Scrape Rightmove Sold Prices (Second Angle): Price History Dataset Builder

Rightmove sold prices are one of the most useful public datasets for UK property analysis.

If you’re building anything in proptech—valuation models, neighborhood dashboards, lead scoring, market trend reports—the shape of the problem is always the same:

  • collect sold listings across many postcodes/areas
  • normalize and de-duplicate
  • refresh regularly (incremental updates)
  • keep it reliable under rate limits and transient blocks

This guide shows a practical “dataset builder” approach.

You’ll end up with:

  • a crawler that paginates sold listings for an area
  • a normalized record schema
  • a SQLite database to dedupe + support incremental runs
  • an exporter to CSV

Rightmove sold prices flow (example)

Scale Rightmove crawling more safely with ProxiesAPI

Rightmove is a high-value dataset and a high-friction target. ProxiesAPI helps keep your crawl stable as you paginate, refresh areas, and run nightly incremental updates.

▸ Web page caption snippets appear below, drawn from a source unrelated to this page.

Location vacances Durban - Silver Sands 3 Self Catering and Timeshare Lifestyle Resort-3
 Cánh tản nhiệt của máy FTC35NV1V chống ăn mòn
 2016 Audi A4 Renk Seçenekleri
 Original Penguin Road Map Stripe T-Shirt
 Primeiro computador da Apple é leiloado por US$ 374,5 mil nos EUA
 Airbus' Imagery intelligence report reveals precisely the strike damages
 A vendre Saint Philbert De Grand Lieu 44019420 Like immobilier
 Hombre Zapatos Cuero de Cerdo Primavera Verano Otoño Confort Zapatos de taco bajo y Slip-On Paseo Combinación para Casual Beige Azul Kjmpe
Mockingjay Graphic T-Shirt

What we’re scraping (and why it’s tricky)

Rightmove pages can vary based on:

  • geo / consent flows
  • A/B tests
  • anti-bot measures

So we’ll use two principles:

  1. Screenshot-first: capture the pages you’re targeting so selector changes are easy to debug.
  2. Stability-first: retries, timeouts, dedupe, and incremental updates.

This tutorial focuses on HTML parsing patterns. If you find the content is loaded via XHR in your region, you can adapt the “fetch + parse + store” pipeline to that endpoint too.


Setup

python -m venv .venv
source .venv/bin/activate
pip install requests beautifulsoup4 lxml tenacity python-dotenv

Create .env:

PROXIESAPI_KEY=your_api_key_here

Step 1: Pick an area URL and take a screenshot

Rightmove sold listings are usually discoverable via the UI:

  • search an area (postcode/town)
  • filter to Sold STC / Sold Prices

Save a screenshot of the sold-price listing page.

We’ll store it at:

  • public/images/posts/<slug>/rightmove-sold-flow.jpg

(We’ll capture this in the publish step using the browser tool.)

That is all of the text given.